Friday, September 2, 2011

What's up in our world?

Well, this week was stressful and Ben and I defintely need a date tonight. Thankfully, one of the wedding gifts my parents gave us was a gift certificate to Los Toros, so we will be heading over there for some margaritas tonight!


Last night, my dad and I went to Hollywood to meet a friend of my grandfather's (my dad's dad). My grandpa, "Popo," died when I was only 11 in 1995, but I still have fairly strong memories of him because we saw him so frequently when I was a child, especially during the several year period that he lived right around the corner from us.

About seven or eight years ago when I was in college I was taking a class on the history of the American West, and I decided to do a paper on the cowboys of Hollywood who became stuntmen known as the Gower Gulch men. The leading expert on these men is a woman named Diana Carey. She was "Baby Peggy" in the early 1920s (kind of like the Shirley Temple of westerns). Well, anyways, her father, Jack Montgomery (also known as "Poncho") was my grandfather's friend even though he was a lot older than my grandfather. Popo was acutally just a few years older than Diana (he was born in 1913 and she was born in 1918).

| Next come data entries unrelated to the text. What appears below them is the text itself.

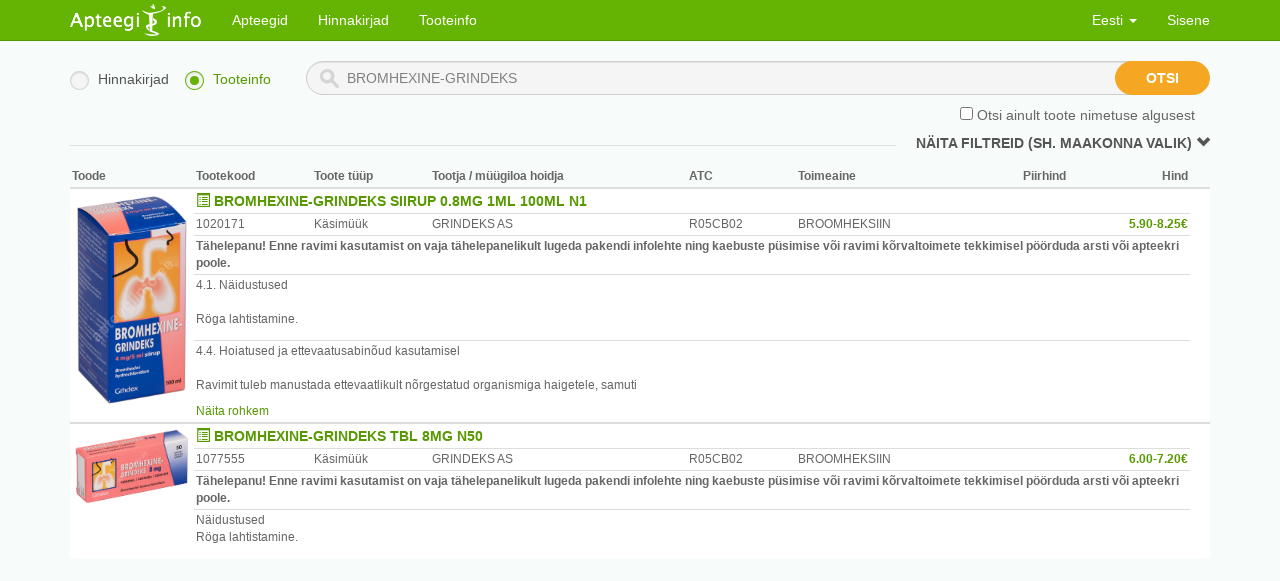

--- FILE ---
content_type: text/html; charset=utf-8
request_url: http://www.apteegiinfo.ee/search/products?query=BROMHEXINE-GRINDEKS
body_size: 1923
content:


<!DOCTYPE html>
<html lang="et">
<head>
    <meta charset="utf-8">
    <meta http-equiv="X-UA-Compatible" content="IE=edge">
    <meta name="keywords" content="abi , ajaviide , apteegiinfo , apteek , apteek24 , arstiabi 24h , arvutid.ee , atc kood , desinfitseerimine ,
 diagnoosikood , EMO , endoprotees , esmaabi , haigekassa ,  Hooldus  , kahepoolsed ,  Kampaania ,
 lahtiolek ,  Narkootiline , perearst , piirhinnad , profülaktika , raviasutused , ravimid , ravimid.ee ,
 ravimiinfo , raviminfo , ravimikood , raviminfo.ee , ravimiteinfo , retsept , tervis , tiir ,
 valimised , valveapteek , veterinaaria , Tamro ,  Apteek1 , Benu , Euroapteek , YA , Yliopiston ,
 Apotheka , haigla , polikliinik , psühhotroopne , tablett , kapsel , caps , siirup ,  kliinik ,
 süstal ,  RV ,  REV , ravimi väljakirjamise õigus , ravimi esmase  väljakirjamise õigus ,
 hinnakokkulepe , hinnakokkulepped , jaemüük , hulgimüük , imik , kogu perele , Laps ,  Mees ,
 Naine , RASEDAD , täiskasvanule , vanur ,  Koer ,  Kass , haiged , pensionär , penskar , arst ,
 doktor , kirurg , onkoloog , retseptiravimid, soodusravimis, käsimüügiravimi , valuvaigisti
">
    <title>Apteegiinfo</title>

    <link href="/static/css/bootstrap.css" rel="stylesheet">

    <link rel="stylesheet" href="/static/CACHE/css/78f96d176e68.css" type="text/css" />

    <!-- HTML5 shim, for IE6-8 support of HTML5 elements -->
    <!--[if lt IE 9]>
        <script src="https://html5shim.googlecode.com/svn/trunk/html5.js"></script>
    <![endif]-->
    <script src="/static/js/jquery-1.11.0.min.js"></script>
    
    <script type="text/javascript">
        var PRODUCT_SEARCH_URL = "/search";
        var MAP_IMAGE_URL = "/static/img/MAP_IMAGE.png";
        var PRODUCT_INFO_URL = "/product.json";
        var PRODUCT_AMOUNT_URL = "/product_amount.json";
        var PHARMACY_INFO_URL = "/pharmacy.json";
        var PHARMACY_LOGO_URL = "/static/img/PHARMACY.png";
        var TEXT_UNKNOWN = "Määramata";
        var TEXT_SHOW_MORE = "Näita rohkem";
        var TEXT_SHOW_LESS = "Näita vähem";
        var TEXT_AVAILABLE = "Apteekides saadaval";
        var TYPE_OTC = "Käsimüük";
        var TYPE_PRE = "Retseptiravim";
        var TYPE_PRO = "Toode";
        var TYPE_VET = "Veterinaaria";

        $(document).ready(function () {
            init_map_images();
        });
    </script>

    <script src="/static/js/jquery.rwdImageMaps.min.js"></script>
    <script src="/static/js/spin.min.js"></script>
    <script src="/static/js/underscore-min.js"></script>
    <script src="/static/js/bootstrap.js"></script>
    <script src="/static/js/angular.min.js"></script>
    <script src="/static/js/angular-ui-router.min.js"></script>
    <script src="/static/js/ui-bootstrap-tpls-0.11.0.min.js"></script>
    <script src="/static/js/readmore.min.js"></script>
    <script type="text/javascript" src="/static/CACHE/js/71b70099adc8.js"></script>
</head>

<body class="" ng-app="pharmacyApp" ng-cloak>
    <div role="navigation" class="navbar navbar-default navbar-static-top">
        <div class="container">
            <div class="navbar-header">
                <button type="button" class="navbar-toggle" data-toggle="collapse"
                        data-target=".navbar-collapse">
                    <span class="sr-only">Toggle navigation</span>
                    <span class="icon-bar"></span>
                    <span class="icon-bar"></span>
                    <span class="icon-bar"></span>
                </button>
                <a class="navbar-brand" href="/home" target="_self">
                    <img src="/static/img/apteegiinfo.png">
                </a>
            </div>
            <div class="navbar-collapse collapse">
                <ul class="nav navbar-nav">
                    <li>
                        <a href="/info">Apteegid</a>
                    </li>
                    <li>
                        <a href="/search/prices">Hinnakirjad</a>
                    </li>
                    <li>
                        <a href="/search/products">Tooteinfo</a>
                    </li>
                </ul>
                <ul class="nav navbar-nav navbar-right">
                    <li class="dropdown" id="lang-menu">
                        <a href="#" class="dropdown-toggle">
                            Eesti <b class="caret"></b>
                        </a>
                        <ul class="dropdown-menu">
                            
                            
                                <li><a href="#" data-lang="et" class="change-lang">
                                    Eesti
                                </a></li>
                            
                                <li><a href="#" data-lang="ru" class="change-lang">
                                    Русский
                                </a></li>
                            
                                <li><a href="#" data-lang="en-gb" class="change-lang">
                                    British English
                                </a></li>
                            
                        </ul>
                    </li>
                    
                        <li><a href="/login/" target="_self">Sisene</a></li>
                    
                </ul>
            </div>
        </div>
    </div>

    <div class="container">
        
    <div ui-view></div>

    </div>
    <form action="/translate/setlang/" method="post" id="language-form">
        <input type='hidden' name='csrfmiddlewaretoken' value='VhdOFB2L9xp0RZQWuVRRcNPUXldtgmhx' />
        <input type="hidden" name="language">
    </form>
</body>
</html>
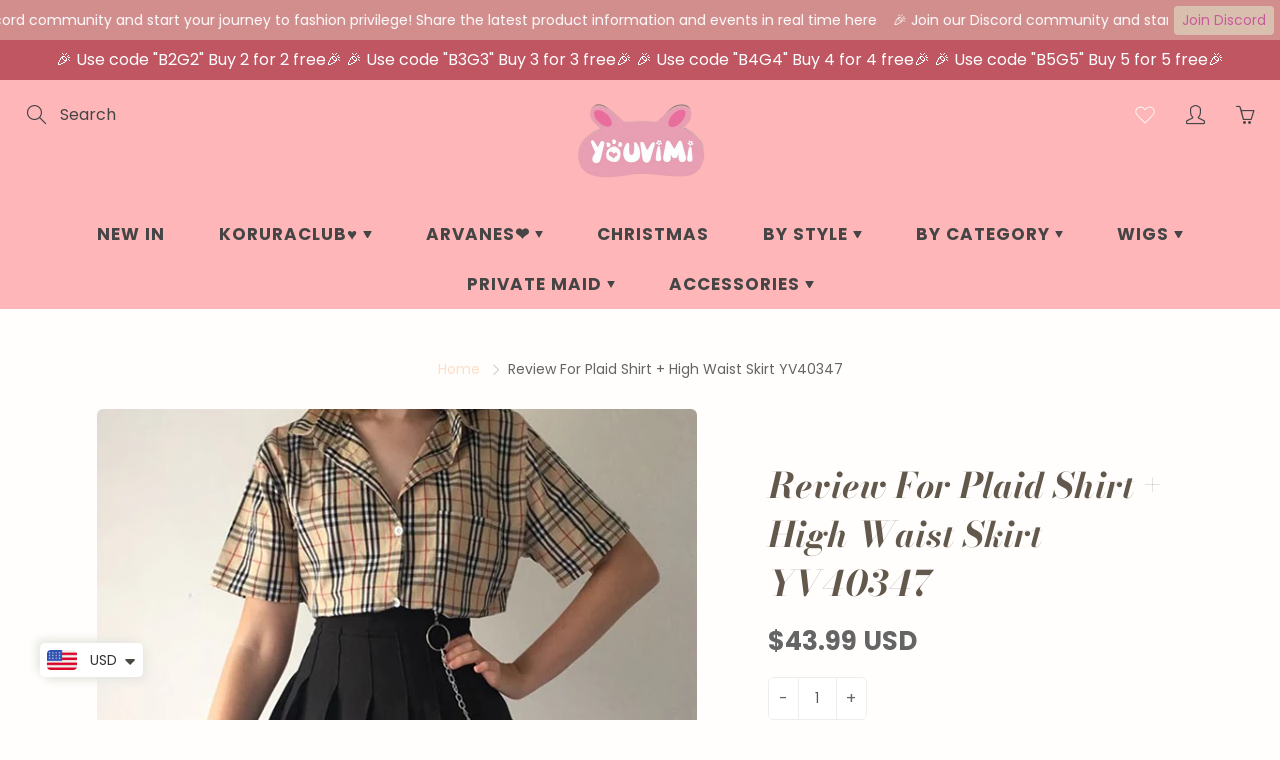

--- FILE ---
content_type: text/html; charset=UTF-8
request_url: https://www.stilyoapps.com/reconvert/reconvert_script_tags.php?shop=milankeer.myshopify.com&store_client_id=R3dDTmlmdDcrS015cEJUVWYvekJIQT09
body_size: -2
content:
{"result":"success","security_token":"$2y$10$7IIC14I8znZeVr.cd9cRW.Wic05j27.Ahq4UHMzFP5.tOyjexMURO"}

So I found Diana Carey online and emailed her explaining that I was the granddaughter of her old friend, Leo McMahon. She was delighted to speak with me, and I was amazed at how lucid this 80-some year old woman was. We have kept in touch through email (and now facebook) correspondance (yes, a 93 year old woman facebooks!), and yesterday she was in town for an event in Hollywood. My dad and I drove down to meet with her and had a lovely time discussing my grandfather.



It was like stepping out of time for a second. My dad's parents have been gone for so long. His mom died when I was three and it's been nearly 16 years since his father passed away. To see and speak a woman who is my grandfather's contemporary and friend amazed me because if my granfather was still alive he'd be 98 years old.

At the end of our conversation my dad presented Diana with a gift. Just before her father died in the 1970s, he had given my grandfather his lucky silver dollar that was so worn down you couldn't really see the impressions on it anymore. Just before my grandfather died in 1995, he passed that lucky silver dollar on to my dad. So my dad decided to give it back to the rightful owner, Jack Montgomery's daughter. We didn't know if she'd know what it was when he pulled it out, but this 93 year old woman's eyes grew wide and tearful and she exclaimed, "That's dad's lucky silver dollar!" She was so astonished and pleased that it warmed my heart to see my dad making this friend of my grandfather so happy. She hadn't seen that silver dollar since the 70s but she remembered it instantly.

I hope I have that kind of memory when I'm her age (if I make it that long). What an amazing thing to have lived through an entire century, to remember the Great Depression, WWII, and so many life changing moments in history. And she is one of the most self-reflective people I have ever met. I wish my grandparents could have been there with us last night. I miss them.

Btw, the photograph is of Diana Carey when she was playing "Baby Peggy" in the early 1920s.